**PASSAGE SHOWN:**
In another example, the frequency-based beamformers 130 may be configured to analyze the output of the microphone 104-110 to identify the desired source 112 based on a stored voice pattern associated with the desired source 112. In another example, the frequency-based beamformers 130 may be configured to identify sound within a predefined frequency range such as the ranges typically associated with a male's voice, female's voice and/or a child's voice, or to identify sound patterns typically associated with a male's voice, female's voice and/or a child's voice. Alternatively, the frequency-based beamformers 130 may analyze the output of the microphone 104-110 for the strongest signal and associate the strongest signal with the desired source 112. It should be understood that various other methods may be utilized by the communication device 102 to identify sound signal 122 associated with the desired source 112 within the output of the microphones 104-110.

The frequency-based beamformers 130 also determine the relative direction of the desired source 112 by comparing the delays associated with the sound signal 122 as captured by each of the microphones 104-110. For instance, communication device 102 includes four microphones 104, 106, 108 and 110. In the illustrated example, the sound signal 122 is captured by microphone 110 at a first time t1, microphone 104 at a second time t2 and microphone 108 at a third time t3. Microphone 106 does not capture the sound signal 122, as the communication device 102 may obstruct the sound signal 122 with respect to microphone 106. The frequency-based beamformers 130 may then determine the relative direction of the desired source 112 using various triangulation methods. For instance, the communication device 102 may determine the direction by comparing the times t1, t2 and t3, together, with the added information that the microphone 106 did not capture the sound signal 122 and the known location of the microphones 104-110 relative to the communication device 102.

Each of the frequency-based beamformers 130 is further configured to analyze the captured sound signals within an associated frequency-sub band to determine the presence and relative direction of strongest unwanted noise (i.e. any sound other than the sound signal 122 within the output of the microphones 104-110) within the frequency-sub band, other than the direction of the desired source 112. For example, the presence and relative direction of the unwanted noise may be determined by comparing the delays associated with the unwanted noise as described above.

**MATERIAL TO PROCESS:**
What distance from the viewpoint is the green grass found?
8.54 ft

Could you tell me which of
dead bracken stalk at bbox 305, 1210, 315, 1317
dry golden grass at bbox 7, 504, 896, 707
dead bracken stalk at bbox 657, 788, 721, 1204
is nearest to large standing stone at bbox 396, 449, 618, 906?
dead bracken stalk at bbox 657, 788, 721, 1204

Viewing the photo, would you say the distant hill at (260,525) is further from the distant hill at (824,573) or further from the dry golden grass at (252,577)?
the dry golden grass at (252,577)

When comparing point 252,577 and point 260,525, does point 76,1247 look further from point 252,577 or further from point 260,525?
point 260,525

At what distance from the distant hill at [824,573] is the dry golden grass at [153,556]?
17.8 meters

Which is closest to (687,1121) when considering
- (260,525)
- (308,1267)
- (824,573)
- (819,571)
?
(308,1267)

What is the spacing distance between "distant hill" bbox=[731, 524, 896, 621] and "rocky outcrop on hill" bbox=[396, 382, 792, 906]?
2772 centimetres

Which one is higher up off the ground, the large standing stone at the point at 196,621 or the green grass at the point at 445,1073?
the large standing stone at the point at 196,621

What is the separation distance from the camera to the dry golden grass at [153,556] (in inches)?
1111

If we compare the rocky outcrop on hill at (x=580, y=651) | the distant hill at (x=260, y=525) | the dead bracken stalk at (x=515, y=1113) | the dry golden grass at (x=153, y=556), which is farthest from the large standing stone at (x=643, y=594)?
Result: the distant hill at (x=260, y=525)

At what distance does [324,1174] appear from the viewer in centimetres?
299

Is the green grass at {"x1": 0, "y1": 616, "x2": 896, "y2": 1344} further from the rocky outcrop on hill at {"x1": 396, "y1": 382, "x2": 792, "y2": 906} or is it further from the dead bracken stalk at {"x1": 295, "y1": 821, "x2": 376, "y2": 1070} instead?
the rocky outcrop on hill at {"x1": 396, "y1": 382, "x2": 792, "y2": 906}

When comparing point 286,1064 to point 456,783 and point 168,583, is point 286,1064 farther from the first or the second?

**REQUIRED TASKS:**
a: List the reference numbers of the microphones named in the beamformer passage.
b: Lay out everything in the entries from the line containing "At what distance does" down to the end of the entries as a numbered list, leaving out blank lines.

**SOLVED PROBLEMS:**
a: 104, 106, 108, 110

b:
1. At what distance does [324,1174] appear from the viewer in centimetres?
2. 299
3. Is the green grass at {"x1": 0, "y1": 616, "x2": 896, "y2": 1344} further from the rocky outcrop on hill at {"x1": 396, "y1": 382, "x2": 792, "y2": 906} or is it further from the dead bracken stalk at {"x1": 295, "y1": 821, "x2": 376, "y2": 1070} instead?
4. the rocky outcrop on hill at {"x1": 396, "y1": 382, "x2": 792, "y2": 906}
5. When comparing point 286,1064 to point 456,783 and point 168,583, is point 286,1064 farther from the first or the second?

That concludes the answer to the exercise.